In 2017, Uber went through a major shake-up due to PR events which led to its founder and CEO at the time being asked to step down and was ultimately replaced with a new CEO. The company has however, re-invented itself and is poised to become 2019’s largest IPO so far. Uber has a price set between $44 to $50 per share for its IPO which would place its market cap as high as $84 billion. The company plans to raise $10 billion for its IPO. Looking back at the company’s previous financing rounds, Uber has come a long way and has raised billions from institutional investors over the years. The major investors in Uber have been SB Cayman 2 Ltd, Benchmark Capital Partners, Expa-1 LLC, The Public Investment Fund, Alphabet Inc (Google), Softbank, and the Saudi Arabian Government.
Uber released its full year 2018 financials and the company raked in a revenue of $11.43 billion, this represents a 43 percent increase YoY. Adjusted losses decreased by 15% to $1.8 billion from $2.2 billion.
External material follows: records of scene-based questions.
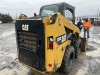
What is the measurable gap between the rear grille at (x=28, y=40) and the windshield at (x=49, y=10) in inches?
54.6

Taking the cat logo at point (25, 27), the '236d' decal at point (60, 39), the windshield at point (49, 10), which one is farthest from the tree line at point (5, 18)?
the '236d' decal at point (60, 39)

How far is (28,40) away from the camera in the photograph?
4516 mm

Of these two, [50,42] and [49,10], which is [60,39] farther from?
[49,10]

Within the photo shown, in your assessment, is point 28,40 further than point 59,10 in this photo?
No

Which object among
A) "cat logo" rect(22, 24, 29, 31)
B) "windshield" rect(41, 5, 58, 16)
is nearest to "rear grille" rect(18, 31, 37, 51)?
"cat logo" rect(22, 24, 29, 31)

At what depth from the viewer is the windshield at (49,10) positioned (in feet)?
18.1

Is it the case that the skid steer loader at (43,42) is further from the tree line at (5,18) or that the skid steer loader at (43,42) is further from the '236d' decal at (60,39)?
the tree line at (5,18)

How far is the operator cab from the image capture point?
5467 mm

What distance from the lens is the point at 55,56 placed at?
4.21 meters

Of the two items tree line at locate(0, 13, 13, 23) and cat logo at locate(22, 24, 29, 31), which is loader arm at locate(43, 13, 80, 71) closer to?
cat logo at locate(22, 24, 29, 31)

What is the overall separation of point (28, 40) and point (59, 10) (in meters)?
1.72

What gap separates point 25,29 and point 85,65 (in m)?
3.05

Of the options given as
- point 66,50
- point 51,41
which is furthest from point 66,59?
point 51,41

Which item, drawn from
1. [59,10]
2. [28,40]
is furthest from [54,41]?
[59,10]
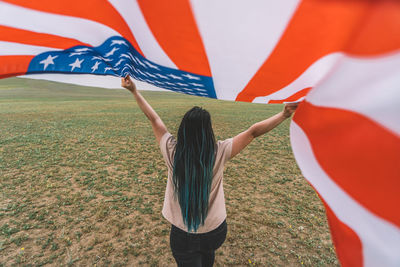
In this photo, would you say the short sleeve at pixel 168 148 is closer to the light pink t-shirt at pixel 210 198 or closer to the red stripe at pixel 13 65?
the light pink t-shirt at pixel 210 198

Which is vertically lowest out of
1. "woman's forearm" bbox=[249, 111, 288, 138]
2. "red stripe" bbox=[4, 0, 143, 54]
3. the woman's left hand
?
"woman's forearm" bbox=[249, 111, 288, 138]

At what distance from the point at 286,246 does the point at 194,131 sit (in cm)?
291

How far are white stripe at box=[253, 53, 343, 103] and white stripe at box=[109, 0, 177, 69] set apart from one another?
72 centimetres

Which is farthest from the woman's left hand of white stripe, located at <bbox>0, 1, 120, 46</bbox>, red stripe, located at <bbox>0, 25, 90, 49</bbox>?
red stripe, located at <bbox>0, 25, 90, 49</bbox>

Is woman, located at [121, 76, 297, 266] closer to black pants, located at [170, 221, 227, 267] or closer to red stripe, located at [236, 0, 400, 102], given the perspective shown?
black pants, located at [170, 221, 227, 267]

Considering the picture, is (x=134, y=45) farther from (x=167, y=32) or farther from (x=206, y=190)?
(x=206, y=190)

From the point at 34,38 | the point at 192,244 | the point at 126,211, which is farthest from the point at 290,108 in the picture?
the point at 126,211

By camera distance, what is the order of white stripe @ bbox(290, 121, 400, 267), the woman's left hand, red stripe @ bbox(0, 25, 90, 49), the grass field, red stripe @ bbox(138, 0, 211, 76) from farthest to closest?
1. the grass field
2. the woman's left hand
3. red stripe @ bbox(0, 25, 90, 49)
4. red stripe @ bbox(138, 0, 211, 76)
5. white stripe @ bbox(290, 121, 400, 267)

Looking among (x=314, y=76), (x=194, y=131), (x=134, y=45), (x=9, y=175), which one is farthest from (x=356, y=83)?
(x=9, y=175)

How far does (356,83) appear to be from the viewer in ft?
2.66

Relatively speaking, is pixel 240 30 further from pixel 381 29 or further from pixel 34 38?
pixel 34 38

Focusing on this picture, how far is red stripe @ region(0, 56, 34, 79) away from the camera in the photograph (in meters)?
1.23

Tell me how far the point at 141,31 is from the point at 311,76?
1.00m

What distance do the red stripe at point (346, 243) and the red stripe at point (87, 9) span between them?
1.61m
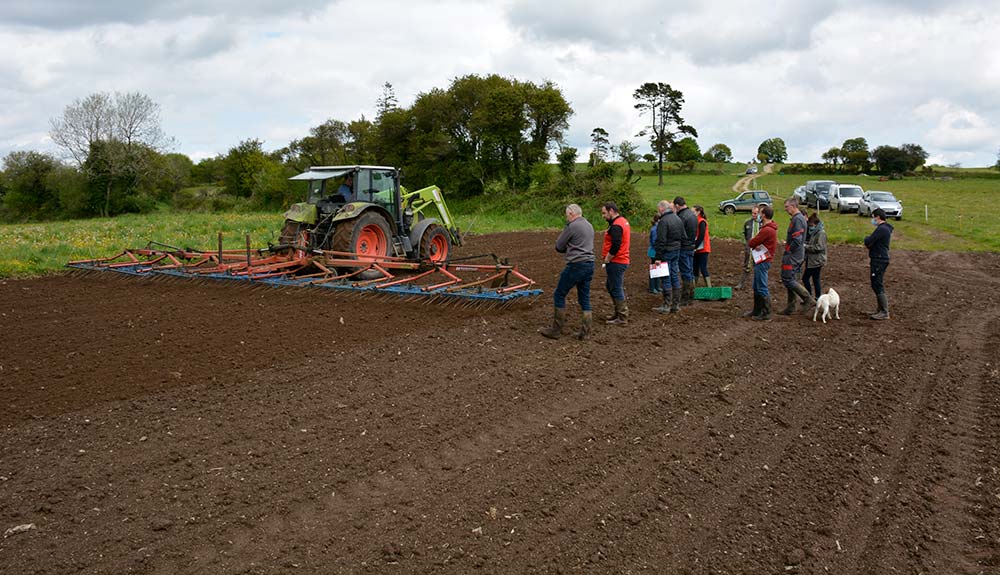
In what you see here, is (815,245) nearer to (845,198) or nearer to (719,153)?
(845,198)

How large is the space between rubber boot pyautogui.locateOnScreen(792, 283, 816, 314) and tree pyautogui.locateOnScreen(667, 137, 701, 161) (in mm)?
49418

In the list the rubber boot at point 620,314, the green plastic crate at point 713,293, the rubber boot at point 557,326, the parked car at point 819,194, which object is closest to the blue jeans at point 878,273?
the green plastic crate at point 713,293

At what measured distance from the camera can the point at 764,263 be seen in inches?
359

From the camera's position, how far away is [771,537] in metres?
3.96

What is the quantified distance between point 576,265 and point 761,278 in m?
2.90

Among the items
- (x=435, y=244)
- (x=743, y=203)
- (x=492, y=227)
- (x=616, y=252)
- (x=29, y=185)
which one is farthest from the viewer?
(x=29, y=185)

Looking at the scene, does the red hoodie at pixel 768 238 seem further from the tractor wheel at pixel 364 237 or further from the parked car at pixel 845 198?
the parked car at pixel 845 198

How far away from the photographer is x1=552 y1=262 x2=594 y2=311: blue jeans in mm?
8055

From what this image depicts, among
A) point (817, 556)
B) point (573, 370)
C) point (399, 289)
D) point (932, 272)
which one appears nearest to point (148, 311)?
point (399, 289)

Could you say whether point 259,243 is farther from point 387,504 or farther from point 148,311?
point 387,504

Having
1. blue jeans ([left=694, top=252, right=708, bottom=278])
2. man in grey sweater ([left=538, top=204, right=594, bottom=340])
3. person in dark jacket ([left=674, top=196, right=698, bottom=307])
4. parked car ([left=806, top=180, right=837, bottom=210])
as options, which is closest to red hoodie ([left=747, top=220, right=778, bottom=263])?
person in dark jacket ([left=674, top=196, right=698, bottom=307])

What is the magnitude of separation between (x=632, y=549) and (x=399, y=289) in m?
6.88

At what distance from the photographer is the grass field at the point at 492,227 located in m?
16.3

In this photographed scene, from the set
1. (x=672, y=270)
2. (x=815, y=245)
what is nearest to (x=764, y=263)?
(x=815, y=245)
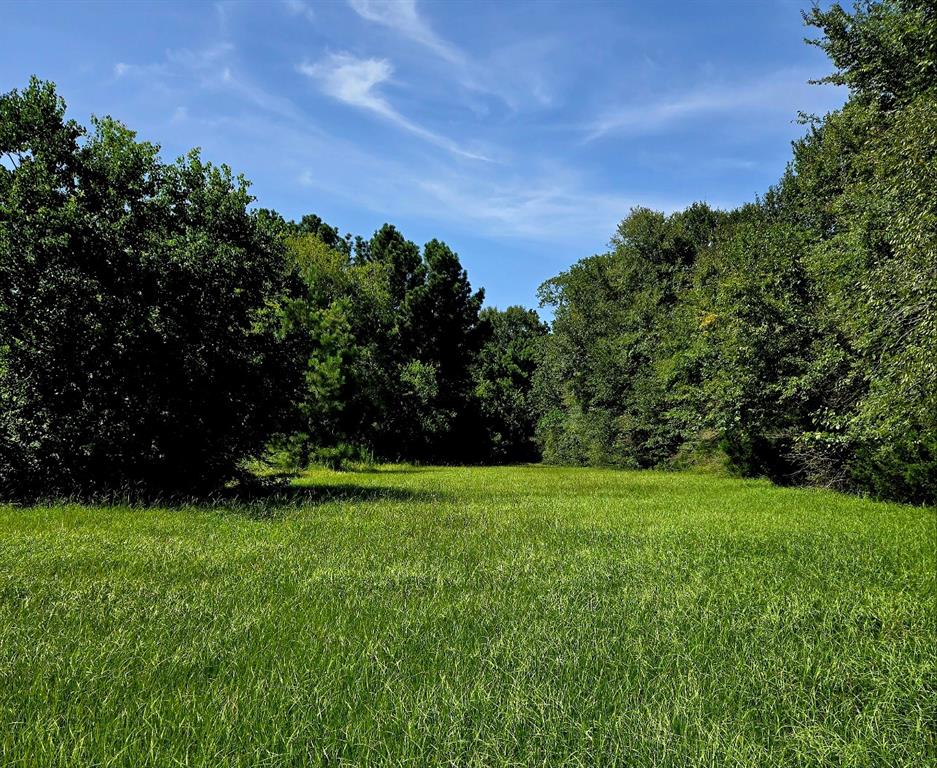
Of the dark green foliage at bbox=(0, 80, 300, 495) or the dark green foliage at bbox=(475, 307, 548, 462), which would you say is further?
the dark green foliage at bbox=(475, 307, 548, 462)

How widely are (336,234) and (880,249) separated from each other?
48581mm

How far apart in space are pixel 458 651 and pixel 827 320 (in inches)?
672

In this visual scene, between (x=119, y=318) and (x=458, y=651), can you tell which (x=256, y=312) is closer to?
(x=119, y=318)

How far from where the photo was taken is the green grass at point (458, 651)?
2920 millimetres

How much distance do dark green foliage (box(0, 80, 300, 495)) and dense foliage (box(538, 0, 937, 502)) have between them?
45.0 ft

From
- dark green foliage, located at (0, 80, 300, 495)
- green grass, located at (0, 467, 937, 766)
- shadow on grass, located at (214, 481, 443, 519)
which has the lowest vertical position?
shadow on grass, located at (214, 481, 443, 519)

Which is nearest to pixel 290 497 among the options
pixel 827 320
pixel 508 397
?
pixel 827 320

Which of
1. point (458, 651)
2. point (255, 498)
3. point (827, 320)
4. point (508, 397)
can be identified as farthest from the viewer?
point (508, 397)

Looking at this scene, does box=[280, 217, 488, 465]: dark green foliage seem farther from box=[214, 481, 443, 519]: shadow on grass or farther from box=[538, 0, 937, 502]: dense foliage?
box=[214, 481, 443, 519]: shadow on grass

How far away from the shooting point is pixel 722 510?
1321 cm

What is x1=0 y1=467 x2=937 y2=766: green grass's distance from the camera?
9.58ft

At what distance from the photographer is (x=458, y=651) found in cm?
404

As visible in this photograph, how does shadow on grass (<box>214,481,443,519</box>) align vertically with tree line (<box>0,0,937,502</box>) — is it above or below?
below

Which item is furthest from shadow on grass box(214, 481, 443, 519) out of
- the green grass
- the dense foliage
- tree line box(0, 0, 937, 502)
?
the dense foliage
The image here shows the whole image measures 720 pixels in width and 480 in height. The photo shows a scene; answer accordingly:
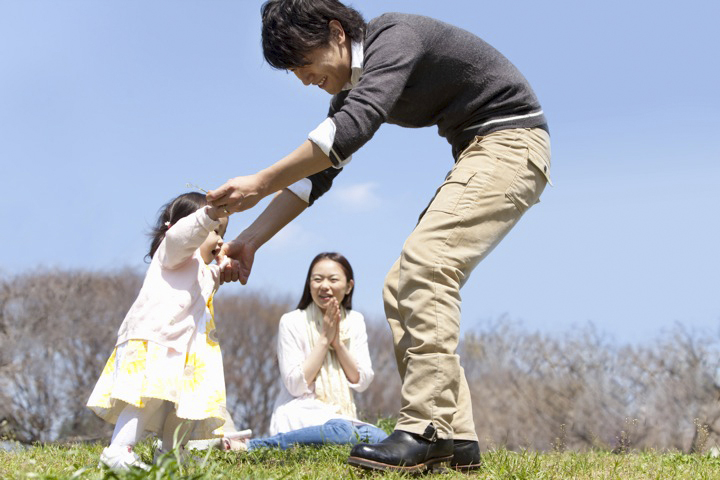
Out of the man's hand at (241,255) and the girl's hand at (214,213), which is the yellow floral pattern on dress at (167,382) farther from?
the girl's hand at (214,213)

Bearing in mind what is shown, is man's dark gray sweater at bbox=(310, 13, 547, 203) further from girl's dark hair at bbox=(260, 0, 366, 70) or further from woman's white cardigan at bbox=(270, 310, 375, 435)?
woman's white cardigan at bbox=(270, 310, 375, 435)

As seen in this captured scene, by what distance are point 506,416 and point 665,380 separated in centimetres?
337

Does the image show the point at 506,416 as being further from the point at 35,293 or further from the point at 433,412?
the point at 433,412

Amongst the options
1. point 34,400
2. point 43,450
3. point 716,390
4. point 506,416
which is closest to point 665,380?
point 716,390

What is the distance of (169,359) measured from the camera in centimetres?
356

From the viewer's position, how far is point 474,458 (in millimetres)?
3309

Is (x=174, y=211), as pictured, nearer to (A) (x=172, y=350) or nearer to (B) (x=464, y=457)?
(A) (x=172, y=350)

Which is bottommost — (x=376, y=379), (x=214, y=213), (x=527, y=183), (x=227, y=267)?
(x=376, y=379)

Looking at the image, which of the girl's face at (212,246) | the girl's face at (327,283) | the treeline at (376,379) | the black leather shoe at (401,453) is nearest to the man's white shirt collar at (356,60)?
the girl's face at (212,246)

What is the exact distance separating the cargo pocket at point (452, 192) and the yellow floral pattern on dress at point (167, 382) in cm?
130

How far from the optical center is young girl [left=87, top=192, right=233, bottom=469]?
136 inches

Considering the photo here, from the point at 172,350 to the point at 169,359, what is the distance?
5 centimetres

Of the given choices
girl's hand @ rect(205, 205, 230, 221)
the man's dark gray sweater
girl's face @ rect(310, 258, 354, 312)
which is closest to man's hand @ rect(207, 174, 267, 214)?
girl's hand @ rect(205, 205, 230, 221)

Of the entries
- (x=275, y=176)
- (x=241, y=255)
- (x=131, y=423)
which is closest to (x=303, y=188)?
(x=241, y=255)
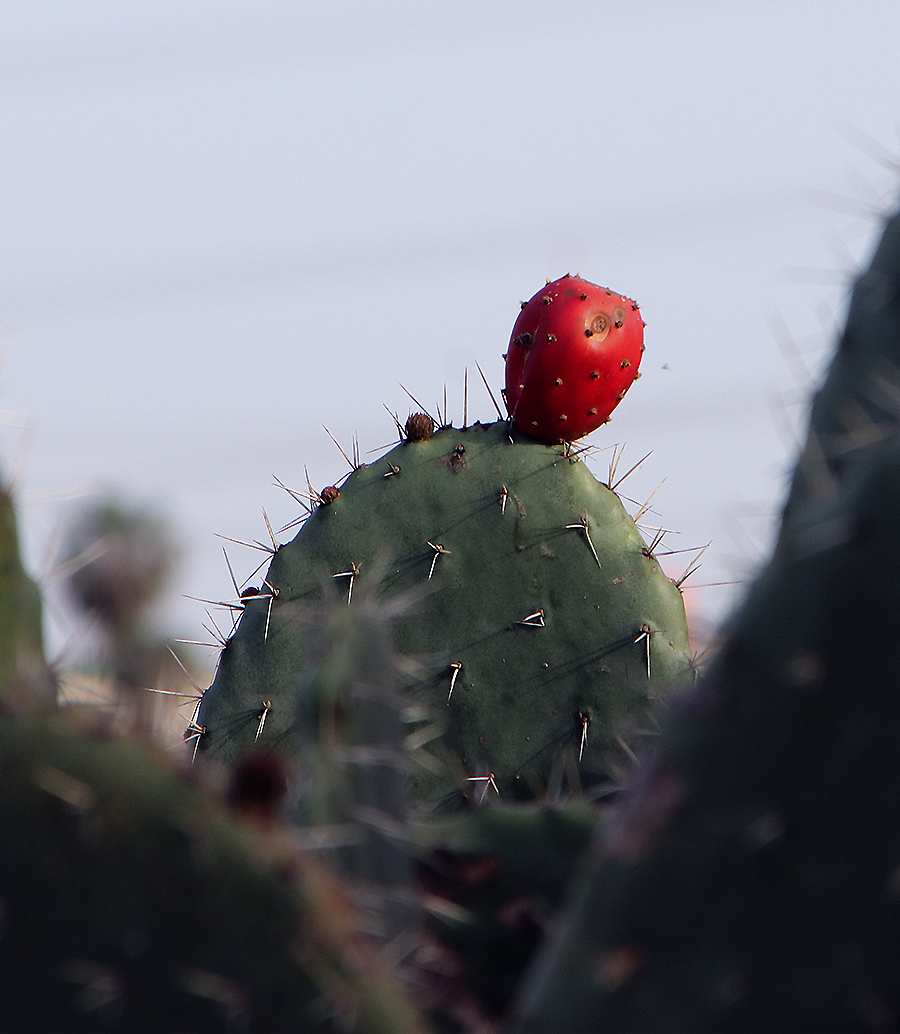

Including its sale of its Russian and SouthEast Asian businesses, its 2018 GAAP losses actually came out to be $370 million compared to its GAAP losses of $4.5 billion in 2017. Uber’s yearly growth has relatively slowed down compared to previous years, however, the question remains when will it become profitable. Similar to Amazon, it might take a little bit of time and investors will have to be patient for this fully servicing transportation and logistics company. I will personally be adding Uber to my portfolio because they are establishing a wide moat in large and diverse untapped markets. The company will IPO on May 10th on the New York Stock Exchange.